• **Source text**:
* Start *

The new issue of Wired has a feature article on Amazon Web Services, the online retailer’s computing utility. The article gives a sense of how rapidly the utility business, and its underlying infrastructure, is expanding. When AWS launched in earnest a couple of years ago, with the S3 storage utility, Amazon’s computer system was at times running at just 10% of its capacity, according to CEO Jeff Bezos. Now, AWS demand has “far exceeded the excess capacity of our internal system,” says AWS head Andy Jassy. AWS is “now big enough to be piling up its own silicon.”
That’s good news for both Amazon and its AWS clients. It implies that the company has probably achieved what traditional utilities call a high “diversity factor” – a broad mix of clients with different and complementary demand patterns – which means, as well, that the system’s capacity utilization is probably quite high and quite steady. (When the Amazon system was only used by the Amazon store, in contrast, its diversity factor and capacity utilization were woefully low – a trait it had in common with most private corporate IT operations.) For any utility, achieving a high capacity utilization, or “load factor,” is crucial to success because it allows the capital invested in infrastructure to be used efficiently. For clients, in turn, that often translates into lower prices.

* End *

• **Stated task A**:
Answer these questions using the text on Amazon Web Services.
(i) Which storage utility did AWS launch with?
(ii) According to Jeff Bezos, at what share of its capacity was Amazon's computer system running at times when AWS launched?
(iii) What term do traditional utilities use for a broad mix of clients with different and complementary demand patterns?

• **Given records**:
* Start *

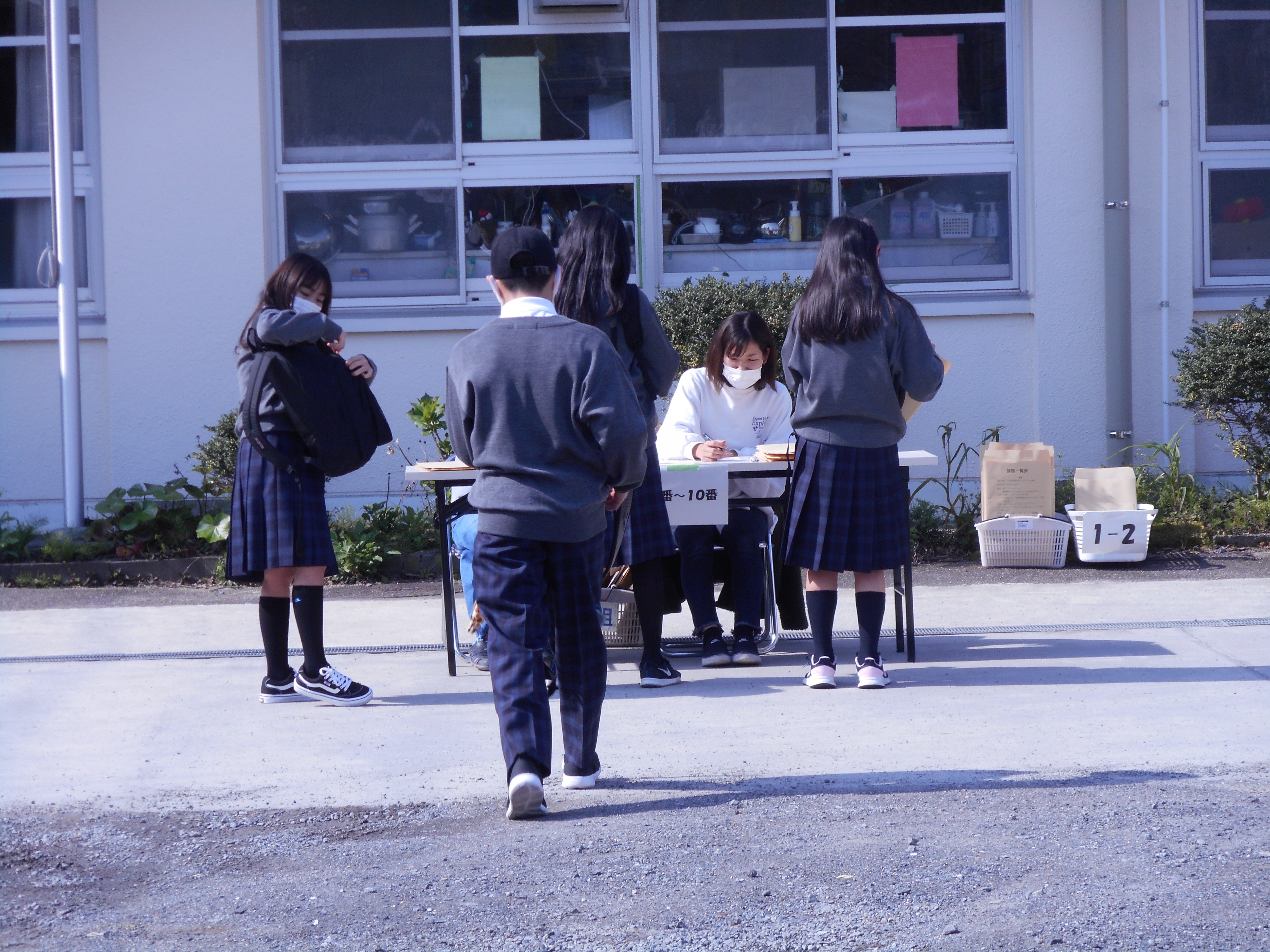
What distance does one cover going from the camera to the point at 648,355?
4.97 meters

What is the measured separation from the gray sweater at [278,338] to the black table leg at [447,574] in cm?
73

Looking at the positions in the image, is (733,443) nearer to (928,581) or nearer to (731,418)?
(731,418)

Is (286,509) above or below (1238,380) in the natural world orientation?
below

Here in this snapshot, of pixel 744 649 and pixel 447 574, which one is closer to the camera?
pixel 447 574

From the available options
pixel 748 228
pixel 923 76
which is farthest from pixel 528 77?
pixel 923 76

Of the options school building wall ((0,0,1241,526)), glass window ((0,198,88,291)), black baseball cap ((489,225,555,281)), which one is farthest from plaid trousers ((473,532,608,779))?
glass window ((0,198,88,291))

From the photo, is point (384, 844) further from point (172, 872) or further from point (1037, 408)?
point (1037, 408)

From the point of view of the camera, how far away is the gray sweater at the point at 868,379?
4.98m

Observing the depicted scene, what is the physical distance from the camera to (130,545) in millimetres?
7961

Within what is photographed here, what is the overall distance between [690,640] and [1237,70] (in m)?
5.69

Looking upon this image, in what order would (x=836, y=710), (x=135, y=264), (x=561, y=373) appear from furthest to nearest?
(x=135, y=264) → (x=836, y=710) → (x=561, y=373)

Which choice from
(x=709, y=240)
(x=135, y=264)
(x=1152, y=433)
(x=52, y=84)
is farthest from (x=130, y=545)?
(x=1152, y=433)

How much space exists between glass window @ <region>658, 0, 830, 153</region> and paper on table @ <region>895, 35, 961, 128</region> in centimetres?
48

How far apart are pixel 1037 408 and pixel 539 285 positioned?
549 centimetres
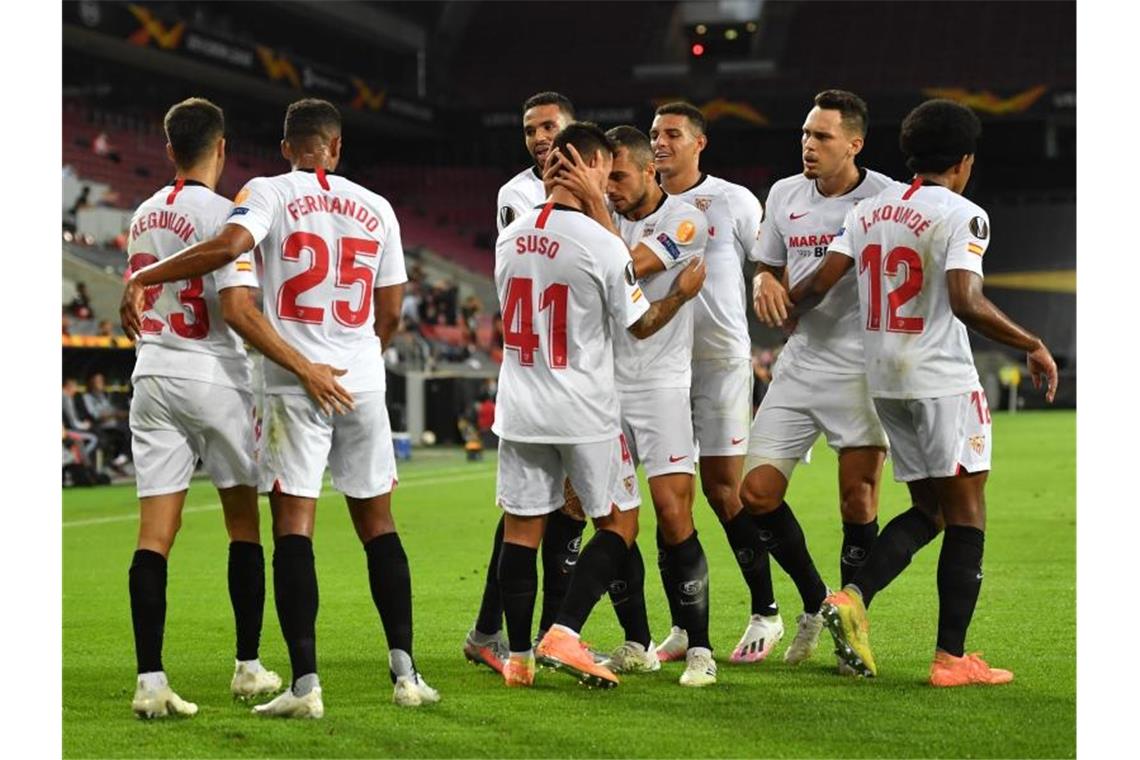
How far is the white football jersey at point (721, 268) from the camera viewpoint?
6199 millimetres

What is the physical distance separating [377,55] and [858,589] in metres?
40.2

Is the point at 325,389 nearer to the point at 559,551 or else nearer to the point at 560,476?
the point at 560,476

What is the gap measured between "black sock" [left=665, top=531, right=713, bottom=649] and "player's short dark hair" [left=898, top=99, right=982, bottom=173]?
1.70m

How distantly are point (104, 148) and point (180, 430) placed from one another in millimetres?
29155

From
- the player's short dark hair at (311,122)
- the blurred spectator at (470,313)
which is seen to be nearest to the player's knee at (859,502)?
the player's short dark hair at (311,122)

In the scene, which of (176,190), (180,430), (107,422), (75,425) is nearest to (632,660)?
(180,430)

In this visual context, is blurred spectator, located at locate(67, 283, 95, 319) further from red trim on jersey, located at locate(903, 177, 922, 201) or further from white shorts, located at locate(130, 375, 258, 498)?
red trim on jersey, located at locate(903, 177, 922, 201)

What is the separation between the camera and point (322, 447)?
16.9ft

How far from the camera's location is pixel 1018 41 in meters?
42.4

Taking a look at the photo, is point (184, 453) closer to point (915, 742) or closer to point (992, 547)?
point (915, 742)

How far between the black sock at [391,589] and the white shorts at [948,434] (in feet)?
6.28

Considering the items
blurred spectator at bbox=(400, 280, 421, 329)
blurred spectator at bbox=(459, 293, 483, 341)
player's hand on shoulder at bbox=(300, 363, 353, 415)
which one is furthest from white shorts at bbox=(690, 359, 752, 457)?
blurred spectator at bbox=(459, 293, 483, 341)

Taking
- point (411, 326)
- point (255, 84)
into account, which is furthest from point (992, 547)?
point (255, 84)

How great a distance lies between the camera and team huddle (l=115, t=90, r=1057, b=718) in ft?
16.7
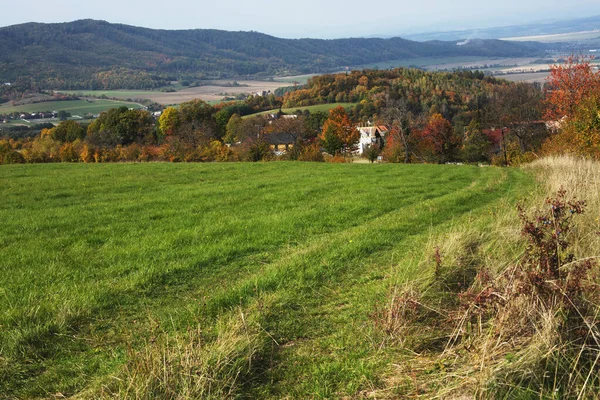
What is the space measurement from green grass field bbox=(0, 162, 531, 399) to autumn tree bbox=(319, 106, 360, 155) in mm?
55125

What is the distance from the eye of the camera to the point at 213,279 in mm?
6574

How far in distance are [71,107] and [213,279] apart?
131434mm

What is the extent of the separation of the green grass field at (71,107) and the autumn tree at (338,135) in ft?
205

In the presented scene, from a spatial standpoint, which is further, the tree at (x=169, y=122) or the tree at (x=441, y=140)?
the tree at (x=169, y=122)

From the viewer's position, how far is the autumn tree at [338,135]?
68.2 m

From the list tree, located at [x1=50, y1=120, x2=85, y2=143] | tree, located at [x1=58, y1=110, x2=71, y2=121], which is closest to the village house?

* End *

• **Stated task B**:
Identify every line in the records that contains the string "scene", and copy each one. Matching is case-sensitive.

• **Solution A**:
(i) The S3 storage utility
(ii) 10%
(iii) A high "diversity factor"

• **Solution B**:
Observing the depicted scene, what is the physical distance from the camera to (130,545) in millimetres?
In the scene, which of (176,190), (180,430), (107,422), (75,425) is nearest to (632,660)?
In the presented scene, from a spatial standpoint, which is further, the tree at (x=169, y=122) or the tree at (x=441, y=140)?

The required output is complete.